If we believe that our identity is defined, at least to some extent, through our relationships with each other, then if someone close to us dies, that part of our identity that was linked to them dies too. The closer the relationship, the bigger the chunk of us that goes. Like an antique statue that is missing a limb, we lose something of our wholeness and will quite literally never be the same. Putting aside any talk of spirituality, going through a bereavement can be a very physical experience.
But where the book of Ecclesiastes wonders about abstract things and laments the fact that, despite our wondering about God and eternity, we can never comprehend them, the New Testament gives us confidence in things more tangible. We may not be the same, but Jesus says he will lose nothing of what the Father has given him. So, through Him, none of the people who are gone and none of our missing limbs will be lost. Instead, they will be gathered and made whole. And not only that, but we will be physically raised on the last day.

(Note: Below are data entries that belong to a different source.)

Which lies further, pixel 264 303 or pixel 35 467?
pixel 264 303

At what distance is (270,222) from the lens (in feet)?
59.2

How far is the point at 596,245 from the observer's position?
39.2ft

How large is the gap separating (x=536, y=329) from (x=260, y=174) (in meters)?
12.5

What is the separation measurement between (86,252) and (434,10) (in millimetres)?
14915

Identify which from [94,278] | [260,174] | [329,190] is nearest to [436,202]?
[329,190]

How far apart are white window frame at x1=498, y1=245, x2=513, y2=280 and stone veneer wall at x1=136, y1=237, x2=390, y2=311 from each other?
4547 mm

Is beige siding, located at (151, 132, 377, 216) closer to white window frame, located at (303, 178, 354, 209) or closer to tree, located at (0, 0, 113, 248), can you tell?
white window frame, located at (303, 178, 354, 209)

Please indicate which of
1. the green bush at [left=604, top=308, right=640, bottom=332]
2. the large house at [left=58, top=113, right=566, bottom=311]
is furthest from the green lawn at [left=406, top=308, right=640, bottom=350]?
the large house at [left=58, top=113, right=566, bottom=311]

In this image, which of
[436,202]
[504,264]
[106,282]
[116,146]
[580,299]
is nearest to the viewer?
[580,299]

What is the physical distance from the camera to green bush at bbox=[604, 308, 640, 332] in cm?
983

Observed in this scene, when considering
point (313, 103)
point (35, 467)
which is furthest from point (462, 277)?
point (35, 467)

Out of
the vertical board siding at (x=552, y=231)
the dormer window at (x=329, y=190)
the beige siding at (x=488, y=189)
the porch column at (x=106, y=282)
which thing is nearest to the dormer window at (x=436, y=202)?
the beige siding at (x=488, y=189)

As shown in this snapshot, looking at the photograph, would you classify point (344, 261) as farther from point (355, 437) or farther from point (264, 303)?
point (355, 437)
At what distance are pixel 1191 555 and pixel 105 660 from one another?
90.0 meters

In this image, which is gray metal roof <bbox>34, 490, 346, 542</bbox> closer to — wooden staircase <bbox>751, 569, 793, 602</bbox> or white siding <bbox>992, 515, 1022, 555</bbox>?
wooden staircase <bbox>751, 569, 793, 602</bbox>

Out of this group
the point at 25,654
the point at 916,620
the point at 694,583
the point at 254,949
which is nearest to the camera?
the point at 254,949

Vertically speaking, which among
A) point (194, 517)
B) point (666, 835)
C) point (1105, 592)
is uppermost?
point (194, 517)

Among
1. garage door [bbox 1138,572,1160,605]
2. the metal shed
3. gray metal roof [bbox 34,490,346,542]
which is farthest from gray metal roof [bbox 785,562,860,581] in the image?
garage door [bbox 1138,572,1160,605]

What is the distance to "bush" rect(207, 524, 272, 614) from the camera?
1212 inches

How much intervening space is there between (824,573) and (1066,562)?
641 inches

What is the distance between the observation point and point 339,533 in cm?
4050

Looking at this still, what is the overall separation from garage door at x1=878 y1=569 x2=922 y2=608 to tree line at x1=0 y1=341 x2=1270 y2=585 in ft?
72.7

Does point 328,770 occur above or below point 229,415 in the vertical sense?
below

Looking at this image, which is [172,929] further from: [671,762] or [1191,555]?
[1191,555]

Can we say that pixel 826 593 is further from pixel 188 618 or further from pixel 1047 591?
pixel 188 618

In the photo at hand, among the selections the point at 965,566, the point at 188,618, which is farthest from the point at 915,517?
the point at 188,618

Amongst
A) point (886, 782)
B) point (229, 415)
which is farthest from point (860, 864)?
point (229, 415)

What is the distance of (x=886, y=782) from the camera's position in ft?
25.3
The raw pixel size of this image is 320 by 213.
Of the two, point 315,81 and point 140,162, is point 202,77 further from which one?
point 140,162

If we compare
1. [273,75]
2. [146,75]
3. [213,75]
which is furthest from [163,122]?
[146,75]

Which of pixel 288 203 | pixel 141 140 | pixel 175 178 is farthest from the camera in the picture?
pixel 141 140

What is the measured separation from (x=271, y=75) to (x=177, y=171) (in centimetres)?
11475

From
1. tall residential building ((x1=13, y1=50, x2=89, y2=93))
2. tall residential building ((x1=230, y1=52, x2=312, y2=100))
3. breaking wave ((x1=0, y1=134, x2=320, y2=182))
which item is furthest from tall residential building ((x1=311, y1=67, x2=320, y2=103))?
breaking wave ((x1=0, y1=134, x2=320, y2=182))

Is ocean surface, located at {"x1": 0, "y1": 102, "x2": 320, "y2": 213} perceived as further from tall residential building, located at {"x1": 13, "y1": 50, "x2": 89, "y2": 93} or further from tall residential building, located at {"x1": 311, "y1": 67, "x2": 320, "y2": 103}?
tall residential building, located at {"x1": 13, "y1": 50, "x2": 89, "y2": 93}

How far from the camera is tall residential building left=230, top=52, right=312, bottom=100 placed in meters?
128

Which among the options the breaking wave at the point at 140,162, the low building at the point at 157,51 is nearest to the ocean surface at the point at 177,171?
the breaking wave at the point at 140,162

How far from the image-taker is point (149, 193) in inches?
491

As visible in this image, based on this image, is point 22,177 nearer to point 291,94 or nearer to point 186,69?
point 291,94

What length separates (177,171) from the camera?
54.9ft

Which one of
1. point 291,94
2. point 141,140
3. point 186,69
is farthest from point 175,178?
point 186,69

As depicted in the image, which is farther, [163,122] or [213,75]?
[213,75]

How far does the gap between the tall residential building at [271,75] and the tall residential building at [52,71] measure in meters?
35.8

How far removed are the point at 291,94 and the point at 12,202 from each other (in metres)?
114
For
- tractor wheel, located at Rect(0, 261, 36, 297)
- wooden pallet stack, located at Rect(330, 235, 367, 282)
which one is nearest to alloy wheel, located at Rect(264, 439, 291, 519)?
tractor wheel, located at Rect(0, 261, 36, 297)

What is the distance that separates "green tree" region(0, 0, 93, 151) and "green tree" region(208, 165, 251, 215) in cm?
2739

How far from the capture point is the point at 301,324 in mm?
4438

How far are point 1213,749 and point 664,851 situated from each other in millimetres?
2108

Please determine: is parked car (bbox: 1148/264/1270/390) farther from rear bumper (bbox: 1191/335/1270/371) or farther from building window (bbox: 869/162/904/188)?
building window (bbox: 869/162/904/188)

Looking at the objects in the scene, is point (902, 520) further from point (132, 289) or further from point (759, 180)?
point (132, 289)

Bodily resurrection is not something that is easy to believe, especially considering the experiences I have mentioned. I for one am certain that a body with no life in it is just that – it is no longer the person I love. How is it even meant to be raised? But both Jesus appearing and disappearing after His resurrection and yet being physically present and our growing understanding of just how little we know about the fabric of this world make me wonder whether there are many types of physicality. *This* is not the only way to be and bodily resurrection can very well be physical in a way not yet known to us.
If this is so, then with our spiritual instinct that something does exist beyond death and a sense of physicality that transcends what we believe is real and tangible, we have a window into hope. The hope that our loved ones are ok out there, the hope that we will be ok when our time comes and the hope that we will one day be together with those we no longer see in this life. For Christians, this hope is manifested in Christ, through His brutal death and glorious resurrection, and through His promise that those who follow Him on earth will follow Him into heaven. But I also think it is true that God has placed something on all of our hearts, so, whether we have a faith or not, if we look inwardly, we will find a piece of eternity and a glimpse of hope which, paradoxically, becomes more visible and more real as we face death. Amen.